Sabía que en el corazón cruel de Zat Arras existía el firme propósito de matarme, porque una vez desaparecido yo, era indudable que con facilidad vería cumplidas sus ambiciones. Libre, me sería posible seguir buscando a DeJah Thoris; pero si yo perecía, quizá mis compañeros no lograsen llevar a cabo nuestros planes. Así, negándome a acceder a su petición, era sumamente probable que, además de no impedir su triunfo, firmaría la condena de mi princesa, entregándola sin remedio de los horrores de las hecatombes en honor de Issus.

Vacilé un momento, pero sólo un momento.
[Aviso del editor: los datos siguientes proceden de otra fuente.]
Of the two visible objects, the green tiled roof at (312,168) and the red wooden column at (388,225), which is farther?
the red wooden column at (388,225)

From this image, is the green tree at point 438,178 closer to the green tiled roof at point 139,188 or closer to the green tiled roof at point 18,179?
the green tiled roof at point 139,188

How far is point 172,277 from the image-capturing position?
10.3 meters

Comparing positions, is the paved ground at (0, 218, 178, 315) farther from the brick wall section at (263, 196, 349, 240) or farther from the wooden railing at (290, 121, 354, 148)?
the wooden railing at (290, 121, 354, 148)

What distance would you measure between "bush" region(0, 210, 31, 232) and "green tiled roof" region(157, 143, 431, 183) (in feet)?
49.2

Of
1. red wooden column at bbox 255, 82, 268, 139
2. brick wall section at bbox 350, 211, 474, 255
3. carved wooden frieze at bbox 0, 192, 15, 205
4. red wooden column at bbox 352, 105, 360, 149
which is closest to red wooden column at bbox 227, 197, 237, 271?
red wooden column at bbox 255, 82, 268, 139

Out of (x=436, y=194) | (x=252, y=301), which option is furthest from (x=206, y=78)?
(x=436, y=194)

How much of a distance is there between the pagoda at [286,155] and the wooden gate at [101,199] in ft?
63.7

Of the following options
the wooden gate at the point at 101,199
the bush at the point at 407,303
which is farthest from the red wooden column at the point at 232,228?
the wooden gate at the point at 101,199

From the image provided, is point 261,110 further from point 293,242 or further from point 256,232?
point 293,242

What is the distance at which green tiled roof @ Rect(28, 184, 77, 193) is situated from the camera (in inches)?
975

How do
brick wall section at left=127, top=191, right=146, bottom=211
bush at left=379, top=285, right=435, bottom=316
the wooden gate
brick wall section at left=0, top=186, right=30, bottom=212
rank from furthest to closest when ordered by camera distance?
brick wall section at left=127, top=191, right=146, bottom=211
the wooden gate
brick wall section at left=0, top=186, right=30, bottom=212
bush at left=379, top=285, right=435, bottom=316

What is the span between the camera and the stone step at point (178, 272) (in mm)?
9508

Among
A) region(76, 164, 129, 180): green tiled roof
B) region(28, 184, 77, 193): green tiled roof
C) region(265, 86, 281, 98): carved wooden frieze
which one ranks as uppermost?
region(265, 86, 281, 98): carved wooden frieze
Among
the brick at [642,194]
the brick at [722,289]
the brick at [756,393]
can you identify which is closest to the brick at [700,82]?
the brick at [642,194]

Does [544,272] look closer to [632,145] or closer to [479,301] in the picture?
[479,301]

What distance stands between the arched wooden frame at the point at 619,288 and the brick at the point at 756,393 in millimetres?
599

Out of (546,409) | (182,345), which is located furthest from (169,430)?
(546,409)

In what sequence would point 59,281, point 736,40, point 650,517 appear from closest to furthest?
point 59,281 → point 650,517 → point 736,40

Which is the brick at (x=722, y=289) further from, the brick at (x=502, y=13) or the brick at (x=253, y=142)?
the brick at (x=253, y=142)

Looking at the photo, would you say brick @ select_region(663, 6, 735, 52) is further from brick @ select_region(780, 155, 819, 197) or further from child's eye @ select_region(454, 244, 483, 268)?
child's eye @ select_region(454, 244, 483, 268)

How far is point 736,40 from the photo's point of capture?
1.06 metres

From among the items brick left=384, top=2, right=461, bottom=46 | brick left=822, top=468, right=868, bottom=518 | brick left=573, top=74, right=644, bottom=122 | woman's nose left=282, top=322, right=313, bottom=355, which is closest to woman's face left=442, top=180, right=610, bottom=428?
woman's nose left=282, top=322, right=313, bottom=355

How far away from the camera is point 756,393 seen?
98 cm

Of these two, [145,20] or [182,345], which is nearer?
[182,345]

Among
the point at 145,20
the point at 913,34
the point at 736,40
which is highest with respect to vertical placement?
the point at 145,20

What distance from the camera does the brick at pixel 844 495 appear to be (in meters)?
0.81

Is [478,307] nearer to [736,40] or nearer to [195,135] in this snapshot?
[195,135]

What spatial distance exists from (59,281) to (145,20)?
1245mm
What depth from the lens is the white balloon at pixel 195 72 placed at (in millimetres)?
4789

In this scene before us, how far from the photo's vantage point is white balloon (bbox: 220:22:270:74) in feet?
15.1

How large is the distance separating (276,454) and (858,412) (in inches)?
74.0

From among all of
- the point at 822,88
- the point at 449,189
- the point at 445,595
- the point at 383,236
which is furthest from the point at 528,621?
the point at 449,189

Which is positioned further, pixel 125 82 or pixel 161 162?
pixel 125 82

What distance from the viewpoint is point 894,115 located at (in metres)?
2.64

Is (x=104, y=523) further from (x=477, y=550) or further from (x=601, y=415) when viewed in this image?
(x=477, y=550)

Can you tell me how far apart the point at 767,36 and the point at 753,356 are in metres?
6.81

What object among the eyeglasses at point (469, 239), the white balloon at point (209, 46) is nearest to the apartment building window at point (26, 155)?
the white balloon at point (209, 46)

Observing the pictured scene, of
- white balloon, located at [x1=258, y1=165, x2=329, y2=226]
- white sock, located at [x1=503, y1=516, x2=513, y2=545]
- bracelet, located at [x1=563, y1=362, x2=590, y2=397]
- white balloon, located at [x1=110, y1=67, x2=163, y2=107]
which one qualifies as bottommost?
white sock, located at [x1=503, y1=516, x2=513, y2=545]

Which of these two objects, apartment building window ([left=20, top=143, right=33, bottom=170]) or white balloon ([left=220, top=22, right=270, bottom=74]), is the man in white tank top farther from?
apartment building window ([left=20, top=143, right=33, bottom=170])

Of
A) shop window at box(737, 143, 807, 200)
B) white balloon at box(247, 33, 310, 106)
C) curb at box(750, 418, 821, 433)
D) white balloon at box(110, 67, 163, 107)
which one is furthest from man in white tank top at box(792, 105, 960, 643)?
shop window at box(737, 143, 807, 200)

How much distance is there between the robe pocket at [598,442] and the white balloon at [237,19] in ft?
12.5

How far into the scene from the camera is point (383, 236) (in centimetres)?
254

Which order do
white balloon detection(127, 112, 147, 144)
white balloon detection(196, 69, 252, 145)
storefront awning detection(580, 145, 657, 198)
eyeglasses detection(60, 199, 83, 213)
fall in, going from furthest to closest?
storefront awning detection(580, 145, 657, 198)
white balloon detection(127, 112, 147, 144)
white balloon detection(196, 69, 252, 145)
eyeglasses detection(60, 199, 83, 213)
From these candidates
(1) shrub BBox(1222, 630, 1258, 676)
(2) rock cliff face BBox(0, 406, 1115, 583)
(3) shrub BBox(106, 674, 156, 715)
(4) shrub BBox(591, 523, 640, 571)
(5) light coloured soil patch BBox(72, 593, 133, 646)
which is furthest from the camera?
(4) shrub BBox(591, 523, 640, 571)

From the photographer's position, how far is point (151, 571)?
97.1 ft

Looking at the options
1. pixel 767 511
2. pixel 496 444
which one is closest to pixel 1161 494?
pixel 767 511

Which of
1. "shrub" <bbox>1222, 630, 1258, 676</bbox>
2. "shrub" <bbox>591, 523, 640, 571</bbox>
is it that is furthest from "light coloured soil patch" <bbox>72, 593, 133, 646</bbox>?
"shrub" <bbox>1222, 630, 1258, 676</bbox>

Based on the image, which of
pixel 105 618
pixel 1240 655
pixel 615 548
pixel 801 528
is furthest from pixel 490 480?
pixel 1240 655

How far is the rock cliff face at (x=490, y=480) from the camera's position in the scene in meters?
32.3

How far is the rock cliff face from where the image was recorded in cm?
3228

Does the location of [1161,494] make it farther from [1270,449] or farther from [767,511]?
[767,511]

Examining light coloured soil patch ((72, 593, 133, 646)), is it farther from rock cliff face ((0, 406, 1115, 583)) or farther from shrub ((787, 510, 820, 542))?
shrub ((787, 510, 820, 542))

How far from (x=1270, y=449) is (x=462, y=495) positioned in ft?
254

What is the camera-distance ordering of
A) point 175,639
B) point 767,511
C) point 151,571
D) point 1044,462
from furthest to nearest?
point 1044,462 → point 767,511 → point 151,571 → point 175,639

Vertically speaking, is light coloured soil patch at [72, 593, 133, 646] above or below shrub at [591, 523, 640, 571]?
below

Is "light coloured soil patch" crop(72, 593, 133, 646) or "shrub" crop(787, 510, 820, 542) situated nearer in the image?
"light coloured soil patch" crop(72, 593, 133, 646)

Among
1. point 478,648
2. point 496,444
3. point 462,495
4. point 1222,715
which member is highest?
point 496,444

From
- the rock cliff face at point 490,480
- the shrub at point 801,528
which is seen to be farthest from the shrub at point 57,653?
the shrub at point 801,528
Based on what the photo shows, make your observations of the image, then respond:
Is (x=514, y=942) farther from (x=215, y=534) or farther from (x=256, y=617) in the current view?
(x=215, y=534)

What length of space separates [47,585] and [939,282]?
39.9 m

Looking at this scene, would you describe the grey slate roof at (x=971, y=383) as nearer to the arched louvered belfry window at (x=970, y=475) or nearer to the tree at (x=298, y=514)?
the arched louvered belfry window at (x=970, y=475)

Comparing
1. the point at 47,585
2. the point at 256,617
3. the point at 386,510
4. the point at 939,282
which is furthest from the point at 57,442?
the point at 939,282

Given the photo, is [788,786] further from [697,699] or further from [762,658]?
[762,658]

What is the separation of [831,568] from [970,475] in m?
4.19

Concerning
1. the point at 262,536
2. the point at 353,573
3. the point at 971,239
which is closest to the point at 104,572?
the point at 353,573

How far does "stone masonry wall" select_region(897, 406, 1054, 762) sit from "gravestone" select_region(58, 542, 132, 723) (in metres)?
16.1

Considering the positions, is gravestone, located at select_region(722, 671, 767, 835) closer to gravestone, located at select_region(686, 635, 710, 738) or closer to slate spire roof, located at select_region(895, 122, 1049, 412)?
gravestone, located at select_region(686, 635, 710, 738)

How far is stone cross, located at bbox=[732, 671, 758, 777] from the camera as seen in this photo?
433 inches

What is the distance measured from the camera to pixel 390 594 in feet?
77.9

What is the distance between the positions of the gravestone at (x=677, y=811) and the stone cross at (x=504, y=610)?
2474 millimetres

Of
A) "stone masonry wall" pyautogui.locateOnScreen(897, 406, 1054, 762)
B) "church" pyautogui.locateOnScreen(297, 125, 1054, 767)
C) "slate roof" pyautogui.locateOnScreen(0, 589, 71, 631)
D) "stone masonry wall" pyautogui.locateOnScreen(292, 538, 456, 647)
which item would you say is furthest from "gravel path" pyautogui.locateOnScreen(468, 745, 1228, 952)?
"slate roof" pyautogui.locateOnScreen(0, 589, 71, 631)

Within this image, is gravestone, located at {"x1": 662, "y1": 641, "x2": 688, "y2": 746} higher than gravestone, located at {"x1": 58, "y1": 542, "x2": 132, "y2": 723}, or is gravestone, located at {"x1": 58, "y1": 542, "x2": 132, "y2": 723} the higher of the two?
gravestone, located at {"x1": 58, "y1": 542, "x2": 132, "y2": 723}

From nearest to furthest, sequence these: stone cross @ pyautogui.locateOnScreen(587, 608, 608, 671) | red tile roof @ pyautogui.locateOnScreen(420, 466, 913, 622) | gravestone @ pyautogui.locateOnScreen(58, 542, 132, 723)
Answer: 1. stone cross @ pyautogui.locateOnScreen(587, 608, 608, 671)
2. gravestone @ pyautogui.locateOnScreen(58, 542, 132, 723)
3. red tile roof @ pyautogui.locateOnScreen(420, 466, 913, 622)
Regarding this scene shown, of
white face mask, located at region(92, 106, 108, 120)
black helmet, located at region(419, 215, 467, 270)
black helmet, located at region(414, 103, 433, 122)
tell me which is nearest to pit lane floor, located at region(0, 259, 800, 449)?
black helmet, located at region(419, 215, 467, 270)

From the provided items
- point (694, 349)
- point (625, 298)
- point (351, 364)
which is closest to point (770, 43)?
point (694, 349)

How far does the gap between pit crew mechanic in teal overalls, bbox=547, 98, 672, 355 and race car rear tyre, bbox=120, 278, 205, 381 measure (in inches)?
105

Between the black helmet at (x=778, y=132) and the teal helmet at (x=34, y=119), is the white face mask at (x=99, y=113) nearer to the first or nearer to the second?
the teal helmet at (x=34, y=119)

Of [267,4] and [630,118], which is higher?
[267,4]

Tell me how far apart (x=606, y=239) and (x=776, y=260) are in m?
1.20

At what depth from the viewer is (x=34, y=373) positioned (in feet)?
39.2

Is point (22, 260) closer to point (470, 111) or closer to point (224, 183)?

La altiva hija de mil Jeddaks, hubiese preferido la muerte a un pacto tan deshonroso como aquél, y John Carter no iba a hacer por Helium lo que su princesa no hubiera hecho. Por eso me volví a Zat Arras.

—Toda alianza es imposible —exclamé— entre un traidor a Helium y un príncipe de la Casa de los Tardos Mors. No creo, Zat Arras, que el gran Jeddak haya muerto.

Zat Arras se encogió de hombros.

—Pienso, John Carter, que tu parecer se modificará si reflexionas un instante y que te interesa meditar con calma acerca de lo que os he propuesto. Zat Arras por eso se complace en otorgarte un plazo prudencial para que estudies la generosa oferta que te hace. En el silencio y la lobreguez de una mazmorra podrás, en el curso de esta noche, decidir si te conviene rechazar de plano la solución que se te brinda, bien entendido que de lo contrario, jamás volverás a ver la luz del día. Además, nunca sabrás en qué minuto os arrebatará la vida la mano misteriosa de uno de mis verdugos, empuñando una daga afilada que te privará para siempre de la esperanza de recobrar el calor y la alegría del mundo externo.